American philanthropist and church leader (1864-1950 )

M. Katharine Jones Bennett (November 28, 1861 – April 11, 1950) was an American philanthropist known for her work with the Woman's Board of Home Missions, the Council of Women for Home Missions, and the Presbyterian Board of National Missions.

==Biography==

Bennett née Jones was born on November 28, 1861 in Englewood, New Jersey. She graduated from Elmira College in 1885.

As a young women Bennett was involved in religious and social service mainly through activities with home missions, which were activities that benefited populations within the United States as opposed to activities in other nations. Early in her life Bennett served as secretary for the Woman’s Board of Home Missions of the Presbyterian Church and the College Settlements Association.

In 1898 she married Fred Smith Bennett.
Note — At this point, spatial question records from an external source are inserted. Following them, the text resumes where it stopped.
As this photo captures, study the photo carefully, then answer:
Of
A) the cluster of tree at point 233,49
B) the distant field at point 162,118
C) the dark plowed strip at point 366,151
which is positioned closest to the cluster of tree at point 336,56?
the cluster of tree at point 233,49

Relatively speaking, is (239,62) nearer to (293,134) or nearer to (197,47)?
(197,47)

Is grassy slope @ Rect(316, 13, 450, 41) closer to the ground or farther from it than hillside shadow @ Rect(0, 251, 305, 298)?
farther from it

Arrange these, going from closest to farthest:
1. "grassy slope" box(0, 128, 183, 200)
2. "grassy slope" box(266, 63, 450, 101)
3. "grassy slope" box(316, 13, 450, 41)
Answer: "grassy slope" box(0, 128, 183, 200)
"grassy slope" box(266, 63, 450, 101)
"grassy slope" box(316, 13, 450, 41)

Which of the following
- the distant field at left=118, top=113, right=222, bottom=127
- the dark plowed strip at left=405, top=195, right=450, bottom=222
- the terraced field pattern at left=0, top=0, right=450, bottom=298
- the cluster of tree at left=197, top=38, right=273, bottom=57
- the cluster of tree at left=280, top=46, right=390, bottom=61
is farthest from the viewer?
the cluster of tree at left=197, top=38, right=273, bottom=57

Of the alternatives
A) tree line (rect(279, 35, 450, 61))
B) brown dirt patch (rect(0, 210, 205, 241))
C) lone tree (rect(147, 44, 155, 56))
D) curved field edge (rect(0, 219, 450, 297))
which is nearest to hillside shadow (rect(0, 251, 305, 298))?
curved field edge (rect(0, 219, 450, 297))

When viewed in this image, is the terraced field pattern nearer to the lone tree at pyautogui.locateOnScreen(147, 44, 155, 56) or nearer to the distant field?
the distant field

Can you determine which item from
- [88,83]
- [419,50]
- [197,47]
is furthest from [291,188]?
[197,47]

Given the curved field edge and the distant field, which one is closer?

The couple was active in the Whittier House settlement house.

Bennett was president of the Woman's Board of Home Missions from 1909 through 1923. Bennett served as president of the Council of Women for Home Missions from 1916 through 1924. Bennett was a contributor to "The Path of Labor: Christianity and the world's workers" published by the Council of Women for Home Missions in 1918. She served on the board of the Presbyterian Board of National Missions from 1923 through 41.

Bennett died on April 11, 1950 in Englewood.